The Presbyterian Church (USA) late Tuesday voted to change language in its constitution to accept same-sex marriage, bringing a major Christian denomination in support of gay nuptials.
According to a statement on the church’s website, the Office of the General Assembly was still awaiting an official tally Tuesday night, but Palisades Presbytery became the 86th presbytery to approve the language, giving it the majority support among the church’s 171 presbyteries.
The new language in the “Book of Order” doesn’t explicitly endorse same-sex marriage, but changes the description of marriage from a union “between a woman and a man” to being between “two people, traditionally a man and a woman.”
The presbyteries within the church have been voting on this change since last summer, when its 221st General Assembly approved the language, known as Amendment 14-F. It required support from a majority of church units to become part of the constitution.
The change is set to take effect on June 21, which is one year after the adjournment of last summer’s assembly, according to the church.
Clergy in the Presbyterian Church (USA) were already able to perform same-sex marriage ceremonies at their own discretion in states where such marriages are legal as a result of an approved an “authoritative interpretation” approved by the General Assembly last year. But that change, which went into effect last June, doesn’t require ministers to officiate same-sex weddings.
The Presbyterian Church (USA), which boasts 1.7 million members and is the largest body of Presbyterians in the country, has struggled with the issue of same-sex marriage for some time. According to the Associated Press, the church’s General Assembly rejected a proposal in 2012 to redefine marriage as a union between “two people.”
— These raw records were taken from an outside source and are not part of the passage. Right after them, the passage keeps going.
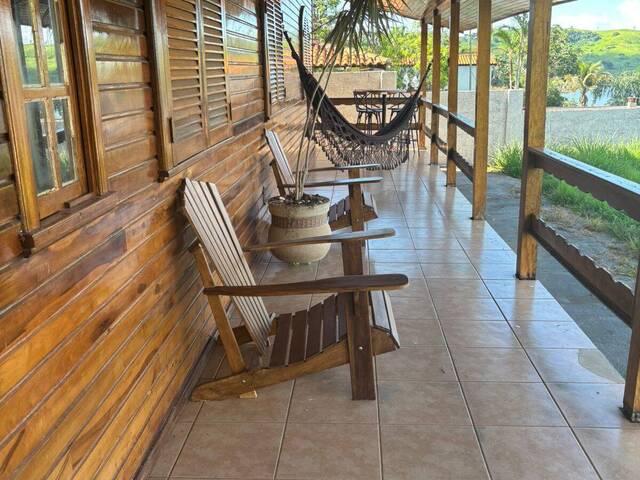 #1844 - Rancho para Venda em Passos - MG - 3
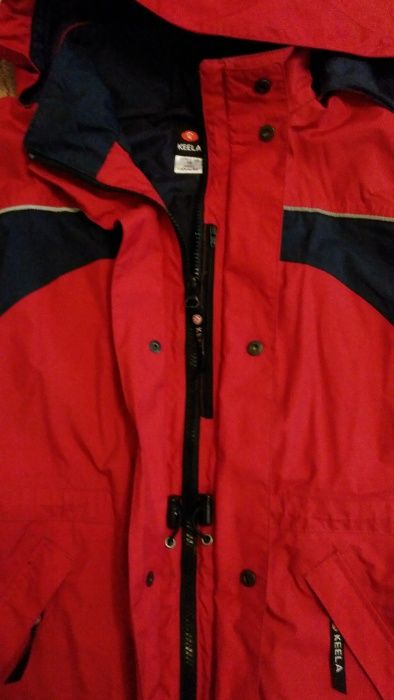 Куртка Keela ветровка рост 140см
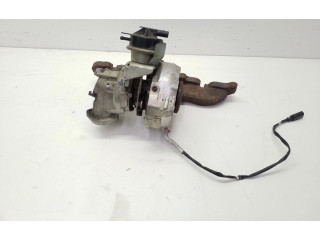 Турбина Volkswagen Jetta VI 04L253019PN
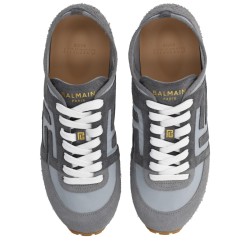 "RACER 45" SNEAKER
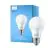 Philips Corepro LED Bulbo E27 Pera Mate 10W 1055lm - 830 Luz Cálida | Reemplazo 75W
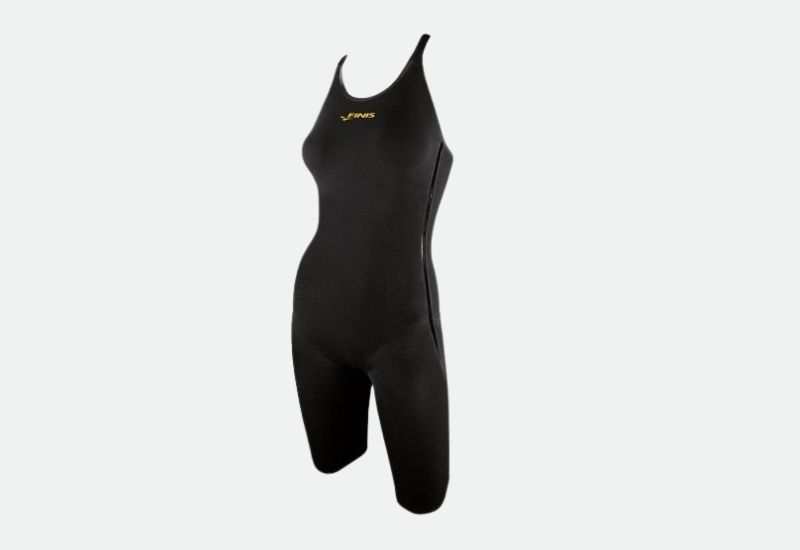 FINIS Vapor Pro Kneeskin - Best Womens Tech Suits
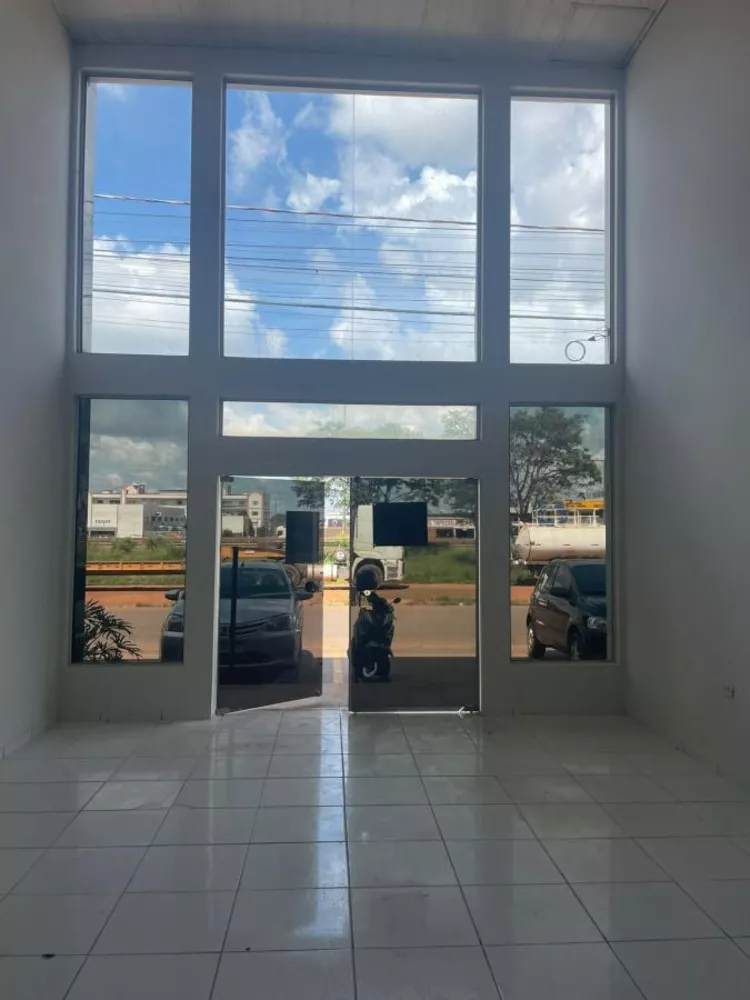 Conjunto Comercial-Sala para alugar, 105m² - Foto 3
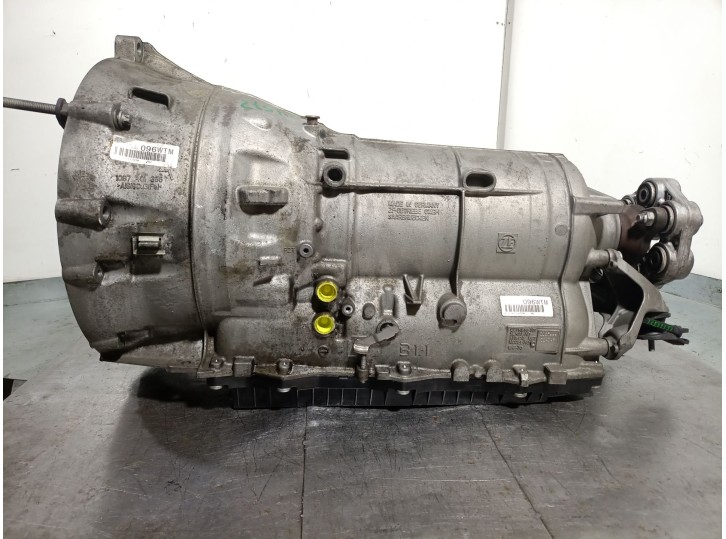 Replacement gearbox for BMW 3 Touring (F31) 330d OEM IAM reference 8HP70 24009487563 1087014049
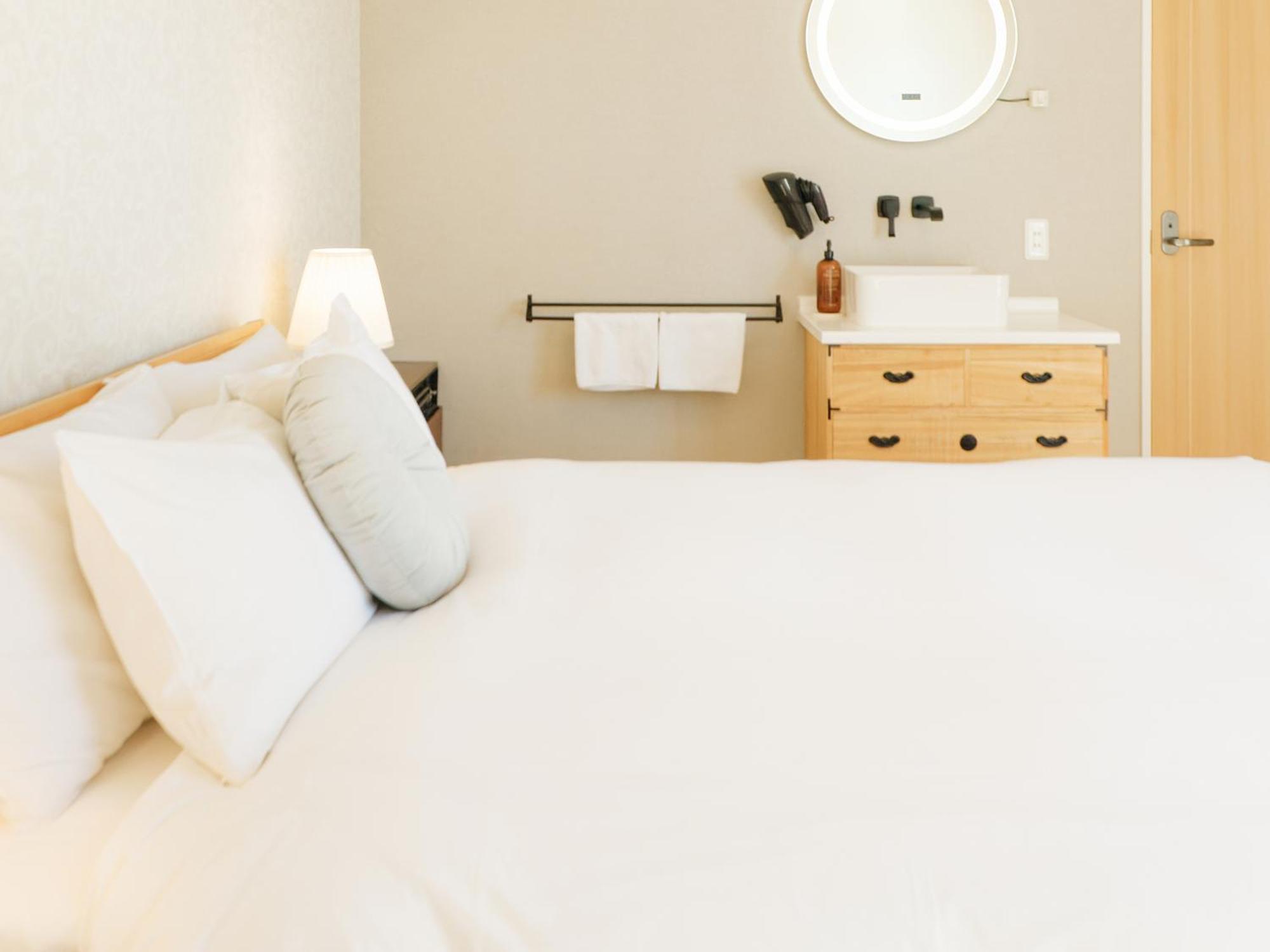 ליאמה Togari Inn Suites מראה חיצוני תמונה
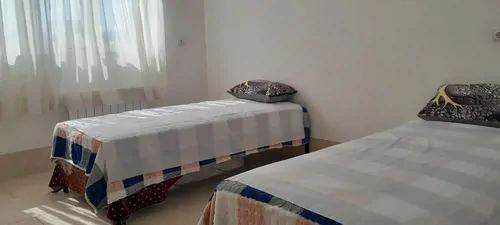 تصویر 3 - آپارتمان ترنج طبقه اول  در سلطانیه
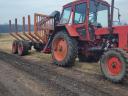 Forestry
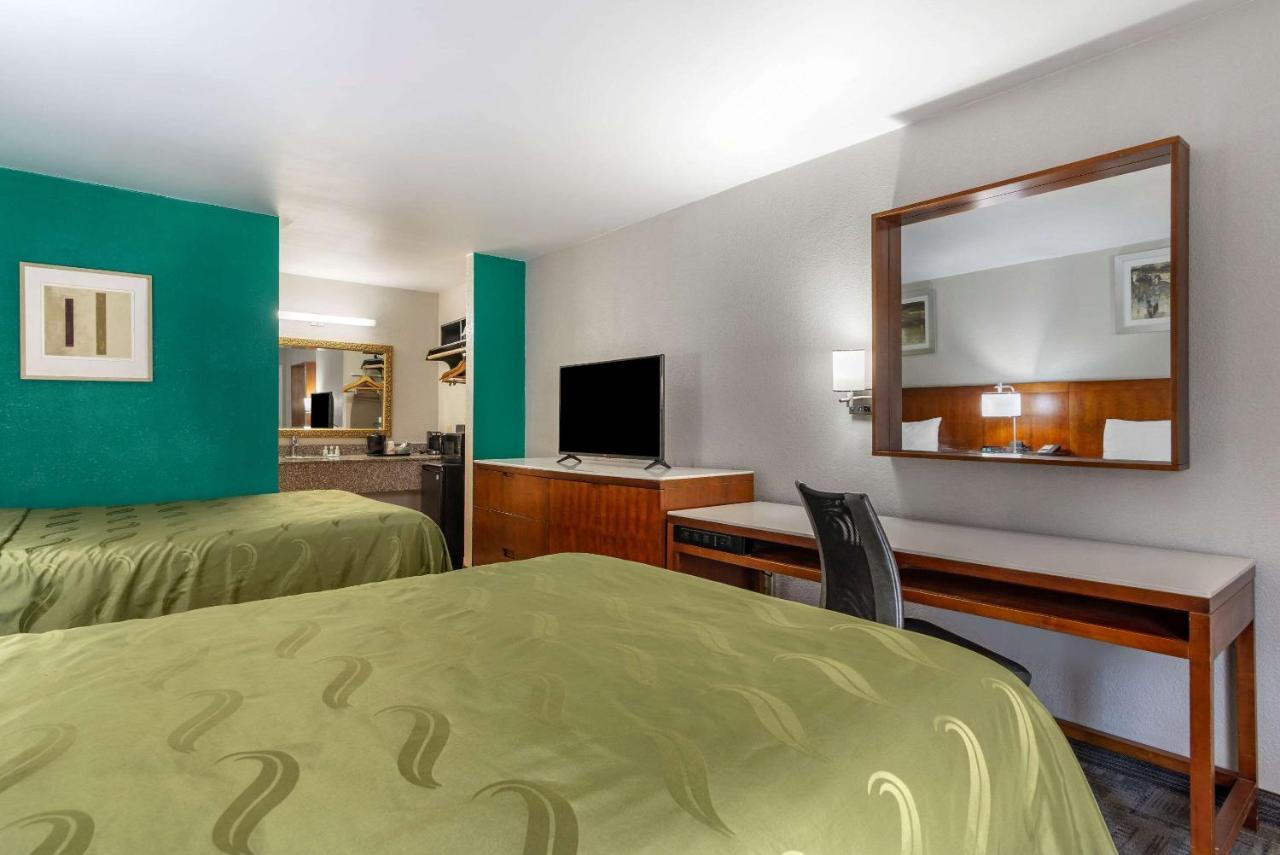 Quality Inn Covington Zewnętrze zdjęcie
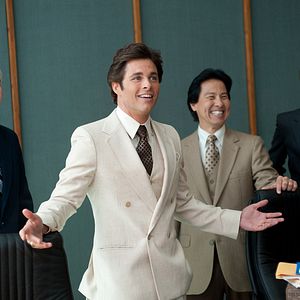 Bilder James Marsden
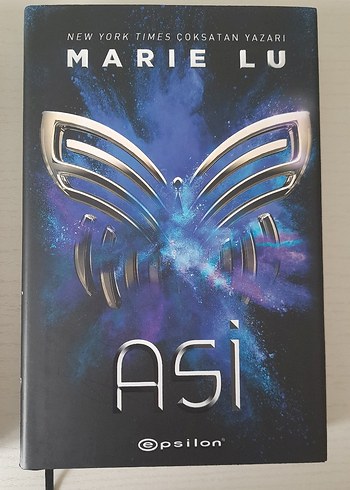 Marie Lu-Şampiyon Serisi (4'lü kitap) - Görsel 8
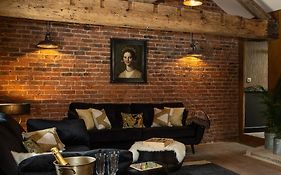 Tofy Holiday Home York  United Kingdom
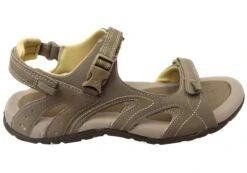 Hi-Tec Hi Tec Indra Strap Womens Comfortable Sandals(Hi Tec Indra Strap Womens Comfortable Sandals)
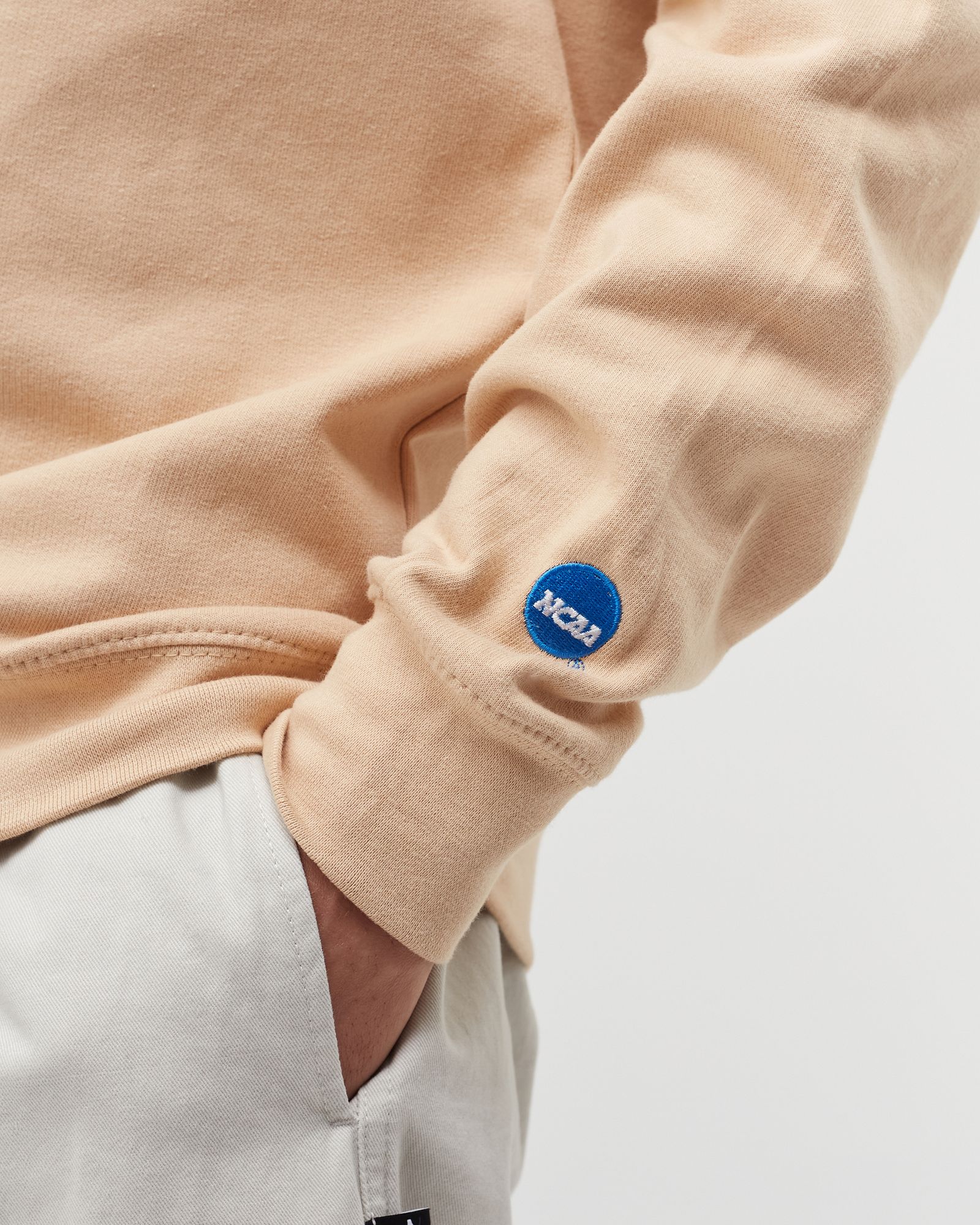 NCAA Duke University CREWNECK SWEATSHIRT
Other Christian denominations in the U.S. that support same-sex marriage include the Episcopal Church and the United Church of Christ, which sued North Carolina to allow it to conduct same-sex marriages. Religions that continue to oppose same-sex marriage are the Catholic Church and the Church of Jesus Christ of Latter-day Saints, also known as the Mormon Church.
“Finally, the church in its constitutional documents fully recognizes that the love of gays and lesbian couples is worth celebrating in the faith community,” said Rev. Brian D. Ellison, executive director of the Covenant Network of Presbyterians, which advocates gay inclusion in the church, in an interview with the New York Times. “There is still disagreement, and I don’t mean to minimize that, but I think we are learning that we can disagree and still be church together.”
Evan Wolfson, president of Freedom to Marry, said the change is reflective of the growing support of marriage equality throughout the country.
“This is yet another powerful mainstream affirmation of America’s movement to embrace the freedom to marry as a reflection of the morality of treating everyone as we all would want to be treated,” said Wolfson.
The move was met with some criticism from conservatives in the church. Paul Detterman, national director of The Fellowship Community, a group of conservatives who have stayed in the church, told the New York Times, “Our objection to the passage of the marriage amendment is in no way, shape or form anti-gay. It is in no way intended as anything but concern that the church is capitulating to the culture and is misrepresenting the message of Scripture.”